Entries from a dataset
================

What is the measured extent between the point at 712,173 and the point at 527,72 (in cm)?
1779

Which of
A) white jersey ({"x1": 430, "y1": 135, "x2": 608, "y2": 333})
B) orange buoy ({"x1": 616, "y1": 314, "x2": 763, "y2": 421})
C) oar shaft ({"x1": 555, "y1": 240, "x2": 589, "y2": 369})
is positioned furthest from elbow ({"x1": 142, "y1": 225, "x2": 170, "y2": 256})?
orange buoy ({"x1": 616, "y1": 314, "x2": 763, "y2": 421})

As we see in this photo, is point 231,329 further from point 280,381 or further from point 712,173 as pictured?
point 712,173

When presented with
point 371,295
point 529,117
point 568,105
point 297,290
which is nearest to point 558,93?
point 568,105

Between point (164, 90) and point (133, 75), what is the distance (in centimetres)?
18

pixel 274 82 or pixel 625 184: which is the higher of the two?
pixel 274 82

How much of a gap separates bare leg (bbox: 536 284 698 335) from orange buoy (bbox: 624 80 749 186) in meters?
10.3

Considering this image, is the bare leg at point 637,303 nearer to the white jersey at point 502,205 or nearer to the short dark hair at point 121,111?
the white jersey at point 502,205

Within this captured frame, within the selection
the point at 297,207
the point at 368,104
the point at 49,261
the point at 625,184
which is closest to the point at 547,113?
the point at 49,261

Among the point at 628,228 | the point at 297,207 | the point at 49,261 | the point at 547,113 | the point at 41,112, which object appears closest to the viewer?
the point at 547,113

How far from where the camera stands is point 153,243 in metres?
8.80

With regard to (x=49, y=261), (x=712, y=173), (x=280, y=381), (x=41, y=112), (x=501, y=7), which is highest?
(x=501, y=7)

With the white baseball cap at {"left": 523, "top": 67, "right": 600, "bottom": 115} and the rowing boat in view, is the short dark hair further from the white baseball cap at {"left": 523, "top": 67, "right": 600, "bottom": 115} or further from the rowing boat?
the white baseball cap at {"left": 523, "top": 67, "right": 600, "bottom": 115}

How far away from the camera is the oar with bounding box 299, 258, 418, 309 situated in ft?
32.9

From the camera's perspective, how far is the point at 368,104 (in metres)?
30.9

================

**What is needed**
Update the material so that every "short dark hair" becomes "dark hair", and leave everything else unchanged.

**Exercise response**
What is the measured extent between the point at 712,173 and the point at 527,72 (in cm)?
1779

Which of
A) white jersey ({"x1": 430, "y1": 135, "x2": 608, "y2": 333})
B) orange buoy ({"x1": 616, "y1": 314, "x2": 763, "y2": 421})
C) oar shaft ({"x1": 555, "y1": 240, "x2": 589, "y2": 369})
is positioned furthest from elbow ({"x1": 142, "y1": 225, "x2": 170, "y2": 256})?
orange buoy ({"x1": 616, "y1": 314, "x2": 763, "y2": 421})

As we see in this photo, is point 231,329 further from point 280,381 or further from point 712,173 as pictured?
point 712,173

When presented with
point 371,295
point 529,117
point 568,105
point 297,290
which is nearest to point 558,93?
point 568,105

Between point (164, 90) and point (133, 75), what is the distance (in centimetres)?
18

pixel 274 82 or pixel 625 184: which is the higher of the two?
pixel 274 82

How much of a gap separates bare leg (bbox: 536 284 698 335) from orange buoy (bbox: 624 80 749 186) in meters?
10.3

Considering this image, is the bare leg at point 637,303 nearer to the white jersey at point 502,205 or nearer to the dark hair at point 121,111?
the white jersey at point 502,205

Within this captured frame, within the selection
the point at 297,207
the point at 368,104
the point at 49,261
the point at 625,184
which is closest to the point at 547,113?
the point at 49,261

Among the point at 628,228 | the point at 297,207 | the point at 49,261 | the point at 547,113 | the point at 41,112, which object appears closest to the viewer?
the point at 547,113

How far from where the camera stands is point 153,243 in metres?
8.80

With regard to (x=49, y=261), (x=712, y=173), (x=280, y=381), (x=41, y=112), (x=501, y=7), which is highest?
(x=501, y=7)

With the white baseball cap at {"left": 523, "top": 67, "right": 600, "bottom": 115} and the rowing boat in view, is the dark hair further from the white baseball cap at {"left": 523, "top": 67, "right": 600, "bottom": 115} or further from the rowing boat?
the white baseball cap at {"left": 523, "top": 67, "right": 600, "bottom": 115}

How far away from the camera is the oar with bounding box 299, 258, 418, 309 situated in ft?
32.9

From the camera's perspective, how far is the point at 368,104 (in metres)?
30.9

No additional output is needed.